= Extracted text =

**********

VenturePact: instead of capital, these Penn students will invest in startups with product development

If you’ve got a killer business idea, why waste time looking for the perfect CTO? Get the product built already. That’s the thinking behind VenturePact, a new project from two Penn students that aims to connect developers with entrepreneurs at the earliest stage of a business venture. The cofounders, Randy Rayess and Pratham Mittal, compare […]

If you’ve got a killer business idea, why waste time looking for the perfect CTO? Get the product built already.

That’s the thinking behind VenturePact, a new project from two Penn students that aims to connect developers with entrepreneurs at the earliest stage of a business venture.

The cofounders, Randy Rayess and Pratham Mittal, compare it to the traditional venture capital model, but instead of funding, VenturePact offers product development.

Entrepreneurs, apply here. (The first round of applications recently closed, but you can apply to be considered for future rounds.)

VenturePact cofounders Pratham Mittal (left) and Randy Rayess.

Mittal and Rayess, both 21, say VenturePact is driven by two main problems:

  1. There’s too many good ideas out there but not enough good engineers and,
  2. Outsourcing is flawed — there’s no incentive for outsourced developers to do good work, especially because they’re paid by the hour.

From VenturePact’s team of more than 40 engineers and designers, as well as roughly 10 mentors, Mittal and Rayess aim to create the perfect development team for the entrepreneurs they choose. No money changes hands unless the entrepreneur is happy with the product, they say. The entrepreneur can end the relationship whenever she feels she’s ready for her own development team.

More than 20 entrepreneurs applied for the first round, Mittal and Rayess say. They’re currently finishing interviews with prospective candidates. This time, they’ll choose three to five companies, but in the next few years, Mittal and Rayess hope to have 30-40 companies involved at a time. While they’re focusing on Penn and Philly right now, they’ll formally expand to Harvard, Columbia and Stanford next month.

Mittal, who grew up in India, and Rayess, who’s lived in Lebanon and California, say they’ll keep the business here for the foreseeable future. They’re going to bootstrap for as long as they can, they say.

**********

= Given entries =

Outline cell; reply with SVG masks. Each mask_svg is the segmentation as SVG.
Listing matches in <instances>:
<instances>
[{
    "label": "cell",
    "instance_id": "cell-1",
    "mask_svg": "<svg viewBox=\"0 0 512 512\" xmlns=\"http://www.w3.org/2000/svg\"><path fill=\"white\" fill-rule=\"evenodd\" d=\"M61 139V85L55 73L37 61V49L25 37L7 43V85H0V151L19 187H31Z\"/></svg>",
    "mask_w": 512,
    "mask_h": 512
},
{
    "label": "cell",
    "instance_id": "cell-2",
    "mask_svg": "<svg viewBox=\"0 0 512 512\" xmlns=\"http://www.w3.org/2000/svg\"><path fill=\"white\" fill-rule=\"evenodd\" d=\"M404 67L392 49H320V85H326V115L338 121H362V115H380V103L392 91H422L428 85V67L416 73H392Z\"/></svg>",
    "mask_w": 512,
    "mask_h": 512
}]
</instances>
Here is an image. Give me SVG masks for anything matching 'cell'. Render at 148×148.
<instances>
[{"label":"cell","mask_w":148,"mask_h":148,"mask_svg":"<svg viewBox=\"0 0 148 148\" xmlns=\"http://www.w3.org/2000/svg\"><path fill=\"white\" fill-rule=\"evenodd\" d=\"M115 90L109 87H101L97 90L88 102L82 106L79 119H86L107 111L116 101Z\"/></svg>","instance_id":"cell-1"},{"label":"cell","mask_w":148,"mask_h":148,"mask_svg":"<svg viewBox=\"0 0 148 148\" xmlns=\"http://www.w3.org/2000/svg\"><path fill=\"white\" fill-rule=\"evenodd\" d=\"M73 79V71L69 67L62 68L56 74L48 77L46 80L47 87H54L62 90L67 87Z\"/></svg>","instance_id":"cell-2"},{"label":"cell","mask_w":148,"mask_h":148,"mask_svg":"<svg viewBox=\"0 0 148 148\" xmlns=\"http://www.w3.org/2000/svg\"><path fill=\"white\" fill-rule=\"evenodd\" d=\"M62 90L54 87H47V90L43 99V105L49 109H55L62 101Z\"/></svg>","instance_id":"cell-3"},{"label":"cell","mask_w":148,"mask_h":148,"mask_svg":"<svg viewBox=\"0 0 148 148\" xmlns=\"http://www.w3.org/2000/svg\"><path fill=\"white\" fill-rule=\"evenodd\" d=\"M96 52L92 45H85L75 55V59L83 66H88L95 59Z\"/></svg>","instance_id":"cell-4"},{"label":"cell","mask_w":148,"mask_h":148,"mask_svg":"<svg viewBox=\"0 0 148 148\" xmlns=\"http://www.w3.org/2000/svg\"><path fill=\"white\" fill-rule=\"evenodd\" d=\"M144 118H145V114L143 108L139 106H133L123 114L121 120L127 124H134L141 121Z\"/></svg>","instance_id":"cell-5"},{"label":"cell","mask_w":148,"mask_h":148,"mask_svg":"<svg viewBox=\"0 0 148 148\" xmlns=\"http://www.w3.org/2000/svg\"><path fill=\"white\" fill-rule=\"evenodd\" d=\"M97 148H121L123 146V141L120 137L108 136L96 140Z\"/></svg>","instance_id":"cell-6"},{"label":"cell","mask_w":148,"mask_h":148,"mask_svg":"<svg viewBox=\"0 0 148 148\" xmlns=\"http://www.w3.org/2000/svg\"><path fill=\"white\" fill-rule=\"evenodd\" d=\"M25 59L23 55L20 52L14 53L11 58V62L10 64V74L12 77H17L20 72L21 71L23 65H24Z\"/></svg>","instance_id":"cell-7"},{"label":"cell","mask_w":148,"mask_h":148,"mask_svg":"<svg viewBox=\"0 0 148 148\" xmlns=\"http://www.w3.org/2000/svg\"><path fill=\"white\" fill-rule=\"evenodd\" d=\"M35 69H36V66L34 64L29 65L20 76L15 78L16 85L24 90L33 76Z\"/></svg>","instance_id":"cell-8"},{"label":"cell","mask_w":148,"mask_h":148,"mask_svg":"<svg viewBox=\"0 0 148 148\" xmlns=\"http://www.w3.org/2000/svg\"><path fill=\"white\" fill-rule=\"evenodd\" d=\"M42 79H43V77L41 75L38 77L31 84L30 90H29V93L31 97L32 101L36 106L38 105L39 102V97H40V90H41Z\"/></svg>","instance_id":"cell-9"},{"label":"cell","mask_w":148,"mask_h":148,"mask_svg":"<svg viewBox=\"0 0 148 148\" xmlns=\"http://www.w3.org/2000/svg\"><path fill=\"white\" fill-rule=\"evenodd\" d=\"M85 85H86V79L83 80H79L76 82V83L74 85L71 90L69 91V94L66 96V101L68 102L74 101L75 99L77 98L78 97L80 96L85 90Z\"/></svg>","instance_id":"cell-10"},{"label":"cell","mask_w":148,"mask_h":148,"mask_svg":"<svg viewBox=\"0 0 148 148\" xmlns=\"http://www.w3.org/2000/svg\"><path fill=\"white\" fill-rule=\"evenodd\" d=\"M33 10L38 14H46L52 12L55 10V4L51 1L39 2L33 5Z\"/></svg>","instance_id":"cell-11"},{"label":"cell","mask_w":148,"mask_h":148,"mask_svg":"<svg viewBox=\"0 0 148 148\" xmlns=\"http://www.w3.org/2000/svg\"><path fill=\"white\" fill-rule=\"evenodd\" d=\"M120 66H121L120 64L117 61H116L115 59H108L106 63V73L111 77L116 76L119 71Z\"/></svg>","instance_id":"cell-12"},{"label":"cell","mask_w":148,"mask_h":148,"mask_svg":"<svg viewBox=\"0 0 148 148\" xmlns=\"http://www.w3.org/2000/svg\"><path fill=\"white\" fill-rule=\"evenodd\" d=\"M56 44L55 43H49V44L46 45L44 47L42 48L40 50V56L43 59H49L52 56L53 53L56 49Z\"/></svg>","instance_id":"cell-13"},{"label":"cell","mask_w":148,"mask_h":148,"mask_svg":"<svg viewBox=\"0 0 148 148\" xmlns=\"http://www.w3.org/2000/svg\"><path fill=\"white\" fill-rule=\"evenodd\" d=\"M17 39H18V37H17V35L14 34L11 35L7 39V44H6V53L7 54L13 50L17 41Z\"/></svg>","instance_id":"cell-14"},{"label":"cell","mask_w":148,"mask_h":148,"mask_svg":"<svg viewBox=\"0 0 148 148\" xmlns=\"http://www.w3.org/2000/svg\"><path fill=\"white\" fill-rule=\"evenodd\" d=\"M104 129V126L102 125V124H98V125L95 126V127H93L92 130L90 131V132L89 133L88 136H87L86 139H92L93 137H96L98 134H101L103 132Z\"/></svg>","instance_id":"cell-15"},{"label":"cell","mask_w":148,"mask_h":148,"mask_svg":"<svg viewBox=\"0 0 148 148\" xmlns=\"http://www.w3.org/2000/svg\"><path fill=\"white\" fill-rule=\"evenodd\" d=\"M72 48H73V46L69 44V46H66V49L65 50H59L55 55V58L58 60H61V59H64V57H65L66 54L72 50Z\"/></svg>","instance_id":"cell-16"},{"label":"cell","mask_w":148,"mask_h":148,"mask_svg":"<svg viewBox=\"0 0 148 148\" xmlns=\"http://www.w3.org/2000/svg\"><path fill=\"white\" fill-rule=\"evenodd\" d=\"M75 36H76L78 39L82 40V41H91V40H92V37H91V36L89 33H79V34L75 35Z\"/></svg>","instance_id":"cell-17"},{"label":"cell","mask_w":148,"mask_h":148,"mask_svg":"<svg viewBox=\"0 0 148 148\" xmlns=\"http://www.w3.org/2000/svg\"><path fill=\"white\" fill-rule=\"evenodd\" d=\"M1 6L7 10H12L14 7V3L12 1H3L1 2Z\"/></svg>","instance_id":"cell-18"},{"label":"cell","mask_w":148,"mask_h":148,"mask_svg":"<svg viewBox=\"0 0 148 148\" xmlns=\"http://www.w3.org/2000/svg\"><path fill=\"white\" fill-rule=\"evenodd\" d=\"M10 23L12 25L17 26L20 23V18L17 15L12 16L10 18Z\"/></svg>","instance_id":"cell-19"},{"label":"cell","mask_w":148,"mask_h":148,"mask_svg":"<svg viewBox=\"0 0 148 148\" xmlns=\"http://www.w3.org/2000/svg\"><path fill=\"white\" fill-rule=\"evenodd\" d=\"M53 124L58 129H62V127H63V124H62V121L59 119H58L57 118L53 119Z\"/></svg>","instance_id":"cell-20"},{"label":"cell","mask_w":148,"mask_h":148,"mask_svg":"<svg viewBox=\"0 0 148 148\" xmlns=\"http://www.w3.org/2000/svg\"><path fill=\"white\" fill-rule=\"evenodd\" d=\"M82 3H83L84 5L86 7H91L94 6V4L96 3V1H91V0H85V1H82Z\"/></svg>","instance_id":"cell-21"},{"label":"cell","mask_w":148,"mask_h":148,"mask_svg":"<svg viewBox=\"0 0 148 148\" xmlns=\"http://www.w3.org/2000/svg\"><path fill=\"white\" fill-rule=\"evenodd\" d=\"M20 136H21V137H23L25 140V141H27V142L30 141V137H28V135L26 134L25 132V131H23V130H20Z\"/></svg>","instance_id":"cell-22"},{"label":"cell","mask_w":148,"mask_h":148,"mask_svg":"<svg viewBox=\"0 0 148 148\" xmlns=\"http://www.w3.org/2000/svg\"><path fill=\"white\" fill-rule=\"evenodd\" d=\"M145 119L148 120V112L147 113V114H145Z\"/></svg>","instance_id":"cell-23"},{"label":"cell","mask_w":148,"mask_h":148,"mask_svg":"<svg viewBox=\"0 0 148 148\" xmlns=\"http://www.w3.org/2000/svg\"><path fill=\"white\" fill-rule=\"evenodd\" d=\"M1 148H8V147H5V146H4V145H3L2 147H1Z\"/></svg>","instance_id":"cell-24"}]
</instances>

**********

= Exercises to complete =
1. Answer these questions from the VenturePact article.
(a) How old are Mittal and Rayess?
(b) How many entrepreneurs applied for the first round?
(c) To which schools will VenturePact formally expand next month?
2. Decide whether each statement agrees with the VenturePact article, and quote the words that settle it.
(a) Outsourced developers are paid by the hour.
(b) The entrepreneur pays even if unhappy with the product.
(c) VenturePact will choose ten companies this time.
3. Copy word for word the passage of the VenturePact article from "The cofounders, Randy Rayess and Pratham Mittal, compare it" to "and Randy Rayess.".
Base every answer on the VenturePact article alone.

= Answers in order =
1.
(a) Both are 21.
(b) More than 20.
(c) Harvard, Columbia and Stanford.

2.
(a) Yes: "especially because they’re paid by the hour"
(b) No: "No money changes hands unless the entrepreneur is happy with the product"
(c) No: "This time, they’ll choose three to five companies"

3.
The cofounders, Randy Rayess and Pratham Mittal, compare it to the traditional venture capital model, but instead of funding, VenturePact offers product development.

Entrepreneurs, apply here. (The first round of applications recently closed, but you can apply to be considered for future rounds.)

VenturePact cofounders Pratham Mittal (left) and Randy Rayess.